### TEXT PROVIDED
********

Down sharply from a peak of 8.0 Bcf/d in January, U.S. exports of liquefied natural gas (LNG) fell sharply to average just 3.1 Bcf/d in July, according to figures published Tuesday by the Energy Information Administration (EIA).
The 3.1 Bcf/d of exports averaged in July roughly matches the volume exported in May 2018, when total U.S. LNG export capacity was around one third of current capacity, the agency said.
“During the week of July 12-18, 2020, LNG weekly exports were loaded by only four vessels for a total of 2.0 Bcf/d — the same levels as the second week of December 2016,” EIA said in a research note.
EIA expects LNG exports “to remain at low levels for the next few months,” with the agency citing reports that “45 cargoes have been canceled for August shipments and an estimated 30 cargoes have been canceled for September shipments.”
The sagging export volumes have coincided with the Covid-19 pandemic that has dramatically dampened economic activity at home and abroad.

********

### PROVIDED RECORDS
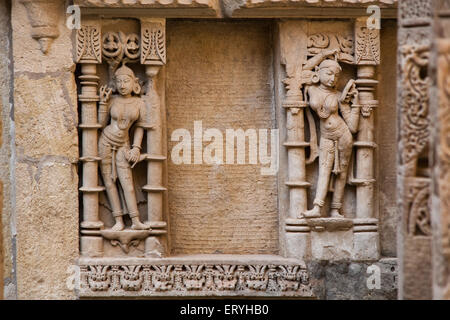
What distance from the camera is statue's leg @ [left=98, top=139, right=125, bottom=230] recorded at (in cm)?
641

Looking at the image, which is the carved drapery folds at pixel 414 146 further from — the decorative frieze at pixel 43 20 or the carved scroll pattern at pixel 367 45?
the decorative frieze at pixel 43 20

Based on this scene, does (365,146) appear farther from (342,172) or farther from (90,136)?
(90,136)

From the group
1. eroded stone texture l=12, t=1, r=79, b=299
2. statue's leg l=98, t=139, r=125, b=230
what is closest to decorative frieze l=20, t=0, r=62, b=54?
eroded stone texture l=12, t=1, r=79, b=299

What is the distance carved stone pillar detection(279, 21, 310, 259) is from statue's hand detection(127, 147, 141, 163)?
0.90 metres

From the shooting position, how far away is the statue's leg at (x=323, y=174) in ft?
21.0

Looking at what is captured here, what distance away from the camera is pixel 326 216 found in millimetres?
6516

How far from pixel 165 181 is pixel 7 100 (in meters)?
1.08

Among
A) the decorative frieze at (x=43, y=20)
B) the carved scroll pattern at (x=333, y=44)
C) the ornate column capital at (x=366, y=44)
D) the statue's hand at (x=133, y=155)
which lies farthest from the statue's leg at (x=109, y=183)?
the ornate column capital at (x=366, y=44)

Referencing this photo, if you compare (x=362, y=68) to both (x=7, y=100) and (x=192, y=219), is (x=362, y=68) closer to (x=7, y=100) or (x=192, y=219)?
(x=192, y=219)

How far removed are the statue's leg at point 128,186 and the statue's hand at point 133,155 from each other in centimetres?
3

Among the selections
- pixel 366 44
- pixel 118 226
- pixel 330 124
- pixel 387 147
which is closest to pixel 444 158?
pixel 330 124

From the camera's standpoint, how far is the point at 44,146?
20.7 feet

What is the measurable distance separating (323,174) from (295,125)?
0.34 metres

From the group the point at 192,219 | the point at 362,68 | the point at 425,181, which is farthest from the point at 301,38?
the point at 425,181
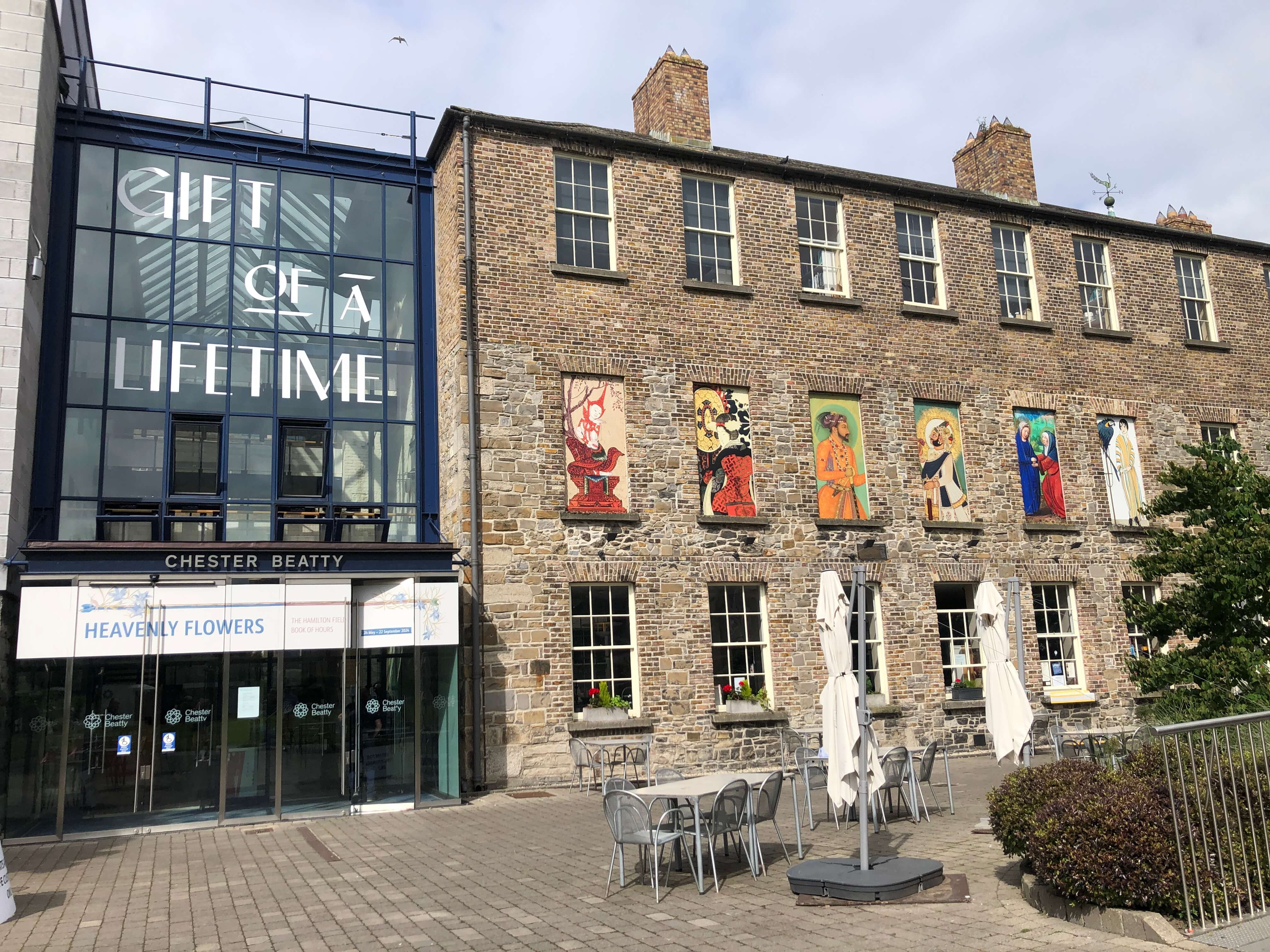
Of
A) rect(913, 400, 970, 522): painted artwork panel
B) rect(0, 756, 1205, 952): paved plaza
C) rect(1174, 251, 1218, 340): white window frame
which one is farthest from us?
rect(1174, 251, 1218, 340): white window frame

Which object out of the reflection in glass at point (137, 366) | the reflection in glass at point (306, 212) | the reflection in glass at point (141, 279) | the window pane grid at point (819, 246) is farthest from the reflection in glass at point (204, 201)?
the window pane grid at point (819, 246)

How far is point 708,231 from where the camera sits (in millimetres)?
18172

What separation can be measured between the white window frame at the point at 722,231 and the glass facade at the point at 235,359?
5043 millimetres

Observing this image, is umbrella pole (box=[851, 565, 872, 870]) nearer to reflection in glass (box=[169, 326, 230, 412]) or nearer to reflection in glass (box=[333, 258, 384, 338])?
reflection in glass (box=[333, 258, 384, 338])

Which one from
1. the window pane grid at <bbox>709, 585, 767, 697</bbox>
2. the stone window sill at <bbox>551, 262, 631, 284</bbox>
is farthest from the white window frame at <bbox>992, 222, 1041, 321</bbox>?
the window pane grid at <bbox>709, 585, 767, 697</bbox>

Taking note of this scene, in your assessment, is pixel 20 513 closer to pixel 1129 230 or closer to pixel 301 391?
pixel 301 391

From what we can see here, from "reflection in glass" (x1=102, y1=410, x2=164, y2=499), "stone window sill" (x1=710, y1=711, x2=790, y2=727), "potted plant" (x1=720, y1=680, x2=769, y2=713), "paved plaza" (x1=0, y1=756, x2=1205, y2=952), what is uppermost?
"reflection in glass" (x1=102, y1=410, x2=164, y2=499)

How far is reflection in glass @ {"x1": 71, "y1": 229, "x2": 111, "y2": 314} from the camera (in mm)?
14922

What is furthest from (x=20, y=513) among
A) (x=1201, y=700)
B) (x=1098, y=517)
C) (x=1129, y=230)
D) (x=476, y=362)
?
(x=1129, y=230)

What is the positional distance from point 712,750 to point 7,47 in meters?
15.0

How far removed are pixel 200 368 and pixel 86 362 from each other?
1586mm

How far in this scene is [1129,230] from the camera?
21.9m

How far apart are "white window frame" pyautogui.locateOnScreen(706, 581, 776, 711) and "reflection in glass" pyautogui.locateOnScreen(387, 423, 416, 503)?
5.31 meters

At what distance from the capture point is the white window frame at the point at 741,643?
647 inches
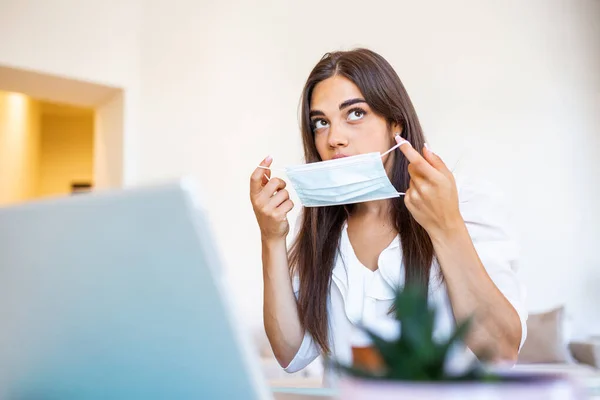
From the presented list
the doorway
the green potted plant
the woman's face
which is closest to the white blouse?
the woman's face

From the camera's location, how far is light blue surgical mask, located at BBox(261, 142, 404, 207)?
4.90 feet

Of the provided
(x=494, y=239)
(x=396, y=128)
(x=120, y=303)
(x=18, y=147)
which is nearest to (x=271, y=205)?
(x=396, y=128)

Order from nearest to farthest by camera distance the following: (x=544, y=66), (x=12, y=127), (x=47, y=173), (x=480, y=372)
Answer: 1. (x=480, y=372)
2. (x=544, y=66)
3. (x=12, y=127)
4. (x=47, y=173)

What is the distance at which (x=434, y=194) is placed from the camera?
3.94ft

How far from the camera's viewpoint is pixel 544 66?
458 cm

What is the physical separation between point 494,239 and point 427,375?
3.48ft

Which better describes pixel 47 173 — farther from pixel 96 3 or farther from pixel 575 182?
pixel 575 182

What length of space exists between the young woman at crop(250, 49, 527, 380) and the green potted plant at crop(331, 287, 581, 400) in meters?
0.81

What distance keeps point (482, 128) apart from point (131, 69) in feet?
8.23

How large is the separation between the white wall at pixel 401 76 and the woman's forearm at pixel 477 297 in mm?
2897

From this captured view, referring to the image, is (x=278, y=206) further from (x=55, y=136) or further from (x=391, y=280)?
(x=55, y=136)

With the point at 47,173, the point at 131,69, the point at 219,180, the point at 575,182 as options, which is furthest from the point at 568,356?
the point at 47,173

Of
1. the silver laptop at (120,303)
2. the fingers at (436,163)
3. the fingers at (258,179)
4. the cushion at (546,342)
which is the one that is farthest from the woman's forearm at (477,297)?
the cushion at (546,342)

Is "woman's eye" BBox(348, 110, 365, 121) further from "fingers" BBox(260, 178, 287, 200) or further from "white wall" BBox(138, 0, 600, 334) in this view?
"white wall" BBox(138, 0, 600, 334)
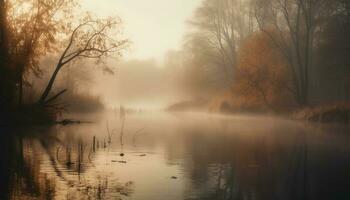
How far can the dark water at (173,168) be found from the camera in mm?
13680

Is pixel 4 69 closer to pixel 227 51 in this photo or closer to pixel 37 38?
pixel 37 38

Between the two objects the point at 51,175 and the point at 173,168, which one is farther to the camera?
the point at 173,168

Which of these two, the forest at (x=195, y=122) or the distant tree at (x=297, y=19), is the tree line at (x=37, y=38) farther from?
the distant tree at (x=297, y=19)

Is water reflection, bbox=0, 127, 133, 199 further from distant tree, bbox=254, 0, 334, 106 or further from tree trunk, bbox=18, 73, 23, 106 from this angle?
distant tree, bbox=254, 0, 334, 106

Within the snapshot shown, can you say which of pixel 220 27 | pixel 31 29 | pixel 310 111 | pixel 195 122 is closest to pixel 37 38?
pixel 31 29

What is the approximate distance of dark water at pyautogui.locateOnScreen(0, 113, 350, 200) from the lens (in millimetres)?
13680

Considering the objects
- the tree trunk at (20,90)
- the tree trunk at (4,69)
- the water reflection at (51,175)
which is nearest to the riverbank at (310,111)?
the tree trunk at (20,90)

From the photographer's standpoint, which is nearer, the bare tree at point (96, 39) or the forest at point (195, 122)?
the forest at point (195, 122)

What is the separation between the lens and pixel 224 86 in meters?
70.9

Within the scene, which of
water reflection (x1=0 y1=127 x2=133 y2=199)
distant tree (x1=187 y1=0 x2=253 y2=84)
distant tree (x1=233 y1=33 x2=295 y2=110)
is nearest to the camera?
water reflection (x1=0 y1=127 x2=133 y2=199)

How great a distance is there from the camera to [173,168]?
1791 centimetres

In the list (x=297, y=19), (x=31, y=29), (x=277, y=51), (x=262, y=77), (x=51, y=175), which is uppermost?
(x=297, y=19)

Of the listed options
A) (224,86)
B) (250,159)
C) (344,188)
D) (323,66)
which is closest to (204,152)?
(250,159)

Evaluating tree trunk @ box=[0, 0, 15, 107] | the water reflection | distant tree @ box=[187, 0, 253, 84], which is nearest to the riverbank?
distant tree @ box=[187, 0, 253, 84]
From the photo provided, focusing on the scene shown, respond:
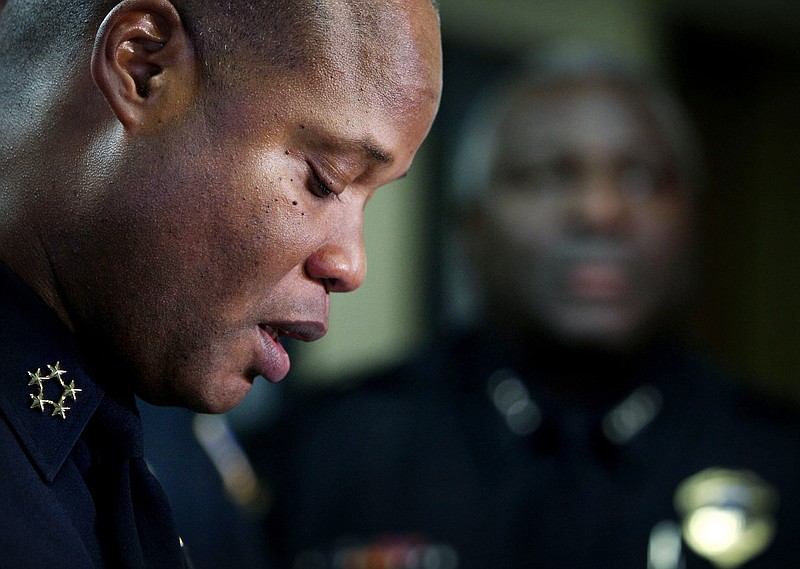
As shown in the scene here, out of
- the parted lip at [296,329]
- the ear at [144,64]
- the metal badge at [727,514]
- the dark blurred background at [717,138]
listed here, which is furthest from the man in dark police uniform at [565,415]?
the ear at [144,64]

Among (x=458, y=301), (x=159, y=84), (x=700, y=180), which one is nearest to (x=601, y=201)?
(x=700, y=180)

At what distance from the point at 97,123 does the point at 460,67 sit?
2.15m

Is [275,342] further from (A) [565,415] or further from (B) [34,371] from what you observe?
(A) [565,415]

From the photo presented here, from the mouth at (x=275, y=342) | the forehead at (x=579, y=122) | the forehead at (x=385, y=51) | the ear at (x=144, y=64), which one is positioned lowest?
the forehead at (x=579, y=122)

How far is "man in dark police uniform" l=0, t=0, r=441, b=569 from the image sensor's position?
0.69 m

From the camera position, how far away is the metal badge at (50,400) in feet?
2.29

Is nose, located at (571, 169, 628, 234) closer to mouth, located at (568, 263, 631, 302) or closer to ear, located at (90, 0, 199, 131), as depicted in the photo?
mouth, located at (568, 263, 631, 302)

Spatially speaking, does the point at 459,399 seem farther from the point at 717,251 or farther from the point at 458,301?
the point at 717,251

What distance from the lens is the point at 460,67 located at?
2773 millimetres

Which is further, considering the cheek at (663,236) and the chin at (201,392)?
the cheek at (663,236)

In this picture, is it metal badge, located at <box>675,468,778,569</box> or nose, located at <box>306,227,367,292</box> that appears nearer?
nose, located at <box>306,227,367,292</box>

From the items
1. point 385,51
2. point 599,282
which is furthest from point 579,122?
point 385,51

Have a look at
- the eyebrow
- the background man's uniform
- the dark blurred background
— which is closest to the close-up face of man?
the eyebrow

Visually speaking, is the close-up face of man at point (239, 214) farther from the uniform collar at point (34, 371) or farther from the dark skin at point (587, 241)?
the dark skin at point (587, 241)
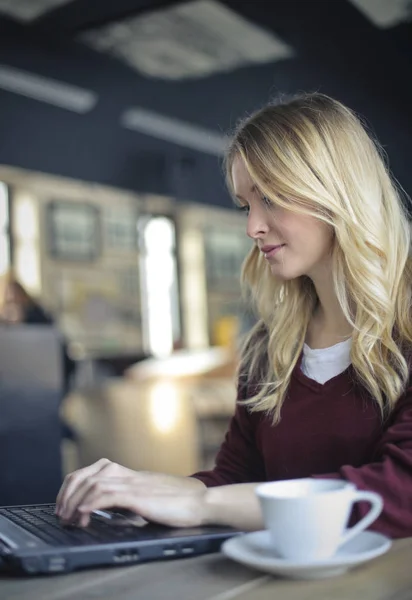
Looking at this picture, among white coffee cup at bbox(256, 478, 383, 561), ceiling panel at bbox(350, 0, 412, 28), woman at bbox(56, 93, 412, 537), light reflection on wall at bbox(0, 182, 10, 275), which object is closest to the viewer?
white coffee cup at bbox(256, 478, 383, 561)

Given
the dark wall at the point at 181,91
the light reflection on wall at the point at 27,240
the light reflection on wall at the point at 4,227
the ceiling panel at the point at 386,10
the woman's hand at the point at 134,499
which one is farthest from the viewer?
the light reflection on wall at the point at 27,240

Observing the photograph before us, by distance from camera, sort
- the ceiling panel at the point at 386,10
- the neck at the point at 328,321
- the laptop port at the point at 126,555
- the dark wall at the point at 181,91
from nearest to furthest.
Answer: the laptop port at the point at 126,555, the neck at the point at 328,321, the ceiling panel at the point at 386,10, the dark wall at the point at 181,91

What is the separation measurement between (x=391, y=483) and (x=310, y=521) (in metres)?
0.26

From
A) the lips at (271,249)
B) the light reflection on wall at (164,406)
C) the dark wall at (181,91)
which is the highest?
the dark wall at (181,91)

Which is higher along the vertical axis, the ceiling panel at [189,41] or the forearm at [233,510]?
the ceiling panel at [189,41]

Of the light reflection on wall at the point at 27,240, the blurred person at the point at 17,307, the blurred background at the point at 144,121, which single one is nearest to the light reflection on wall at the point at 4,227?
the light reflection on wall at the point at 27,240

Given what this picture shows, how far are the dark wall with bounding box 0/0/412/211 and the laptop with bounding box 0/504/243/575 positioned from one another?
136 inches

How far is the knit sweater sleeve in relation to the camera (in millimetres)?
890

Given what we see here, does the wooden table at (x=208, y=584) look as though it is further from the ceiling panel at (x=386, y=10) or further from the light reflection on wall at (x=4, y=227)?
the light reflection on wall at (x=4, y=227)

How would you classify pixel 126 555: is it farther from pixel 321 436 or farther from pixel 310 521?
pixel 321 436

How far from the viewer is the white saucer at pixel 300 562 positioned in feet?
2.27

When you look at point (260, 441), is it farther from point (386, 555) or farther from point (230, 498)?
point (386, 555)

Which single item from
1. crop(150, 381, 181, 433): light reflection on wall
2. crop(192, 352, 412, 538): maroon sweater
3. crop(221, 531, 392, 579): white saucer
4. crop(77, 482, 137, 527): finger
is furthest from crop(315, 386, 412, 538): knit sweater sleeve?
crop(150, 381, 181, 433): light reflection on wall

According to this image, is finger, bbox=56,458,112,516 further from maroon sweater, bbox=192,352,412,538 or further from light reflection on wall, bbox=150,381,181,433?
light reflection on wall, bbox=150,381,181,433
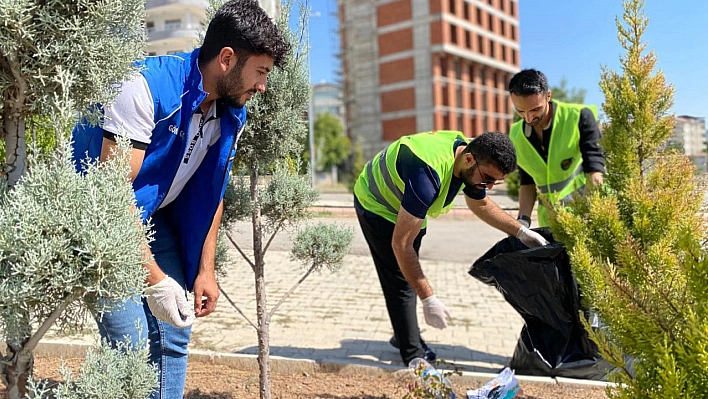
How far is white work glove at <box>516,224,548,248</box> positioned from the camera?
123 inches

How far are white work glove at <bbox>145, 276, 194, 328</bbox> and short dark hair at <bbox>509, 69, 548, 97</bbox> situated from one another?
240 cm

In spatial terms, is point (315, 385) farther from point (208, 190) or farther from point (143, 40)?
point (143, 40)

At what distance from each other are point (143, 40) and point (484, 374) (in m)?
2.78

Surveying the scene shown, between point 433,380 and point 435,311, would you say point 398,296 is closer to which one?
point 435,311

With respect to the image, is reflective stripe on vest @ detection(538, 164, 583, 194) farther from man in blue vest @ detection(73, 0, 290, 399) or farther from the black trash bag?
man in blue vest @ detection(73, 0, 290, 399)

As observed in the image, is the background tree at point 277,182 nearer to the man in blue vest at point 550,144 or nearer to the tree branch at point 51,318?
the man in blue vest at point 550,144

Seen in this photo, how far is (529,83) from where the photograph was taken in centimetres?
326

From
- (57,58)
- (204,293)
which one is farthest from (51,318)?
(204,293)

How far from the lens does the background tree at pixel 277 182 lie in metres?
2.70

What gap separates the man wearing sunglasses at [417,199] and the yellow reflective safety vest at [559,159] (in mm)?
622

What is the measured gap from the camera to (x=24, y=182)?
1.12m

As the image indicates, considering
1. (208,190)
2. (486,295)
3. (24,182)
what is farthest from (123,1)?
(486,295)

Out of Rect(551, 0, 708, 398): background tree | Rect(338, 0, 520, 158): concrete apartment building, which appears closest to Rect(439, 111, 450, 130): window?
Rect(338, 0, 520, 158): concrete apartment building

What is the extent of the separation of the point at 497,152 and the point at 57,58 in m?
1.99
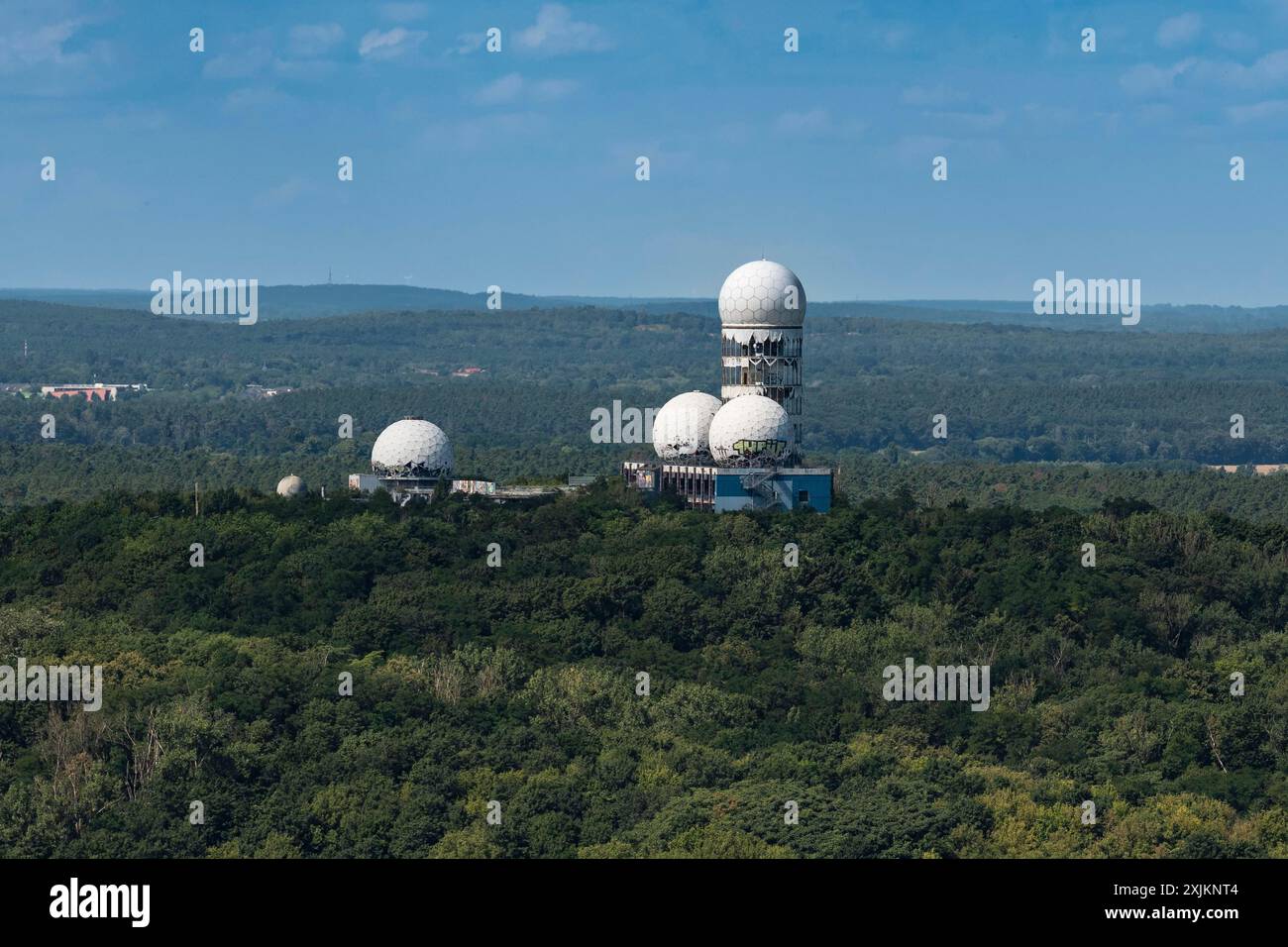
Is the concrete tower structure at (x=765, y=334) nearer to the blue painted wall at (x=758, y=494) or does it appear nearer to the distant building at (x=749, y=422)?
the distant building at (x=749, y=422)

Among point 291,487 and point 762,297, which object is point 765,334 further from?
point 291,487

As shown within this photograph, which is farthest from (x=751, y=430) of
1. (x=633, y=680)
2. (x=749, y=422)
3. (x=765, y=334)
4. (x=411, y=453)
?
(x=411, y=453)

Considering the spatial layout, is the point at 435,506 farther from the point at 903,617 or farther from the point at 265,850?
the point at 265,850

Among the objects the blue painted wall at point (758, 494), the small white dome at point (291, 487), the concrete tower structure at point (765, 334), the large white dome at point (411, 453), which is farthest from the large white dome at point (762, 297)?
the small white dome at point (291, 487)

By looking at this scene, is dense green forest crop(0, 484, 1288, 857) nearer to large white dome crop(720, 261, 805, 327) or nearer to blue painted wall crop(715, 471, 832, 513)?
blue painted wall crop(715, 471, 832, 513)
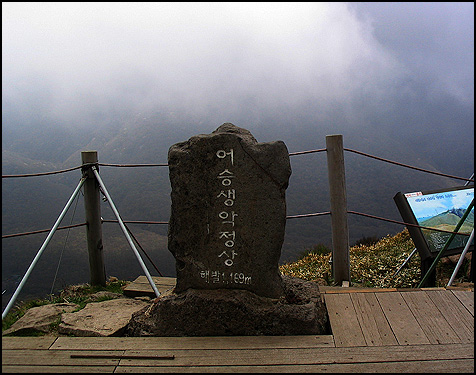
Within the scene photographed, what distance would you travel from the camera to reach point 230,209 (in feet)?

********

### YOUR GOAL
Please pick up the text on falling U.S. LNG exports after its final sentence and continue it. None of the items are needed here.

### ANSWER FOR THE TASK
“Global natural gas demand has declined in response to Covid-19 mitigation efforts,” EIA said. “High natural gas inventories in Europe and Asia and an ongoing expansion of global LNG liquefaction capacity have also contributed to international natural gas and LNG prices reaching all-time historical lows.
“Because most U.S. LNG exports are traded in the global spot market, low global spot and forward prices for natural gas and LNG made exports from the United States uneconomical.”
Looking at the number of cargoes loaded and the total U.S. liquefaction capacity currently in operation, EIA estimates that about 46 cargoes were canceled in June and 50 were canceled in July.
Cheniere Energy Inc.’s Sabine Pass and Corpus Christi terminals, as well as the Freeport LNG terminal, were the hardest hit, operating at utilization levels of 33%, 28% and 6%, respectively, the agency said.
“Since U.S. LNG export capacity ramped up in 2018, capacity utilization in the summer has averaged more than 90% because of more weather-related LNG demand in the northern hemisphere, which consumes 98% of global LNG,” EIA said. “This summer, EIA forecasts that utilization at U.S. LNG liquefaction facilities will average 35%, or similar to utilization in off-peak months…when seasonal demand tends to be at its lowest level.”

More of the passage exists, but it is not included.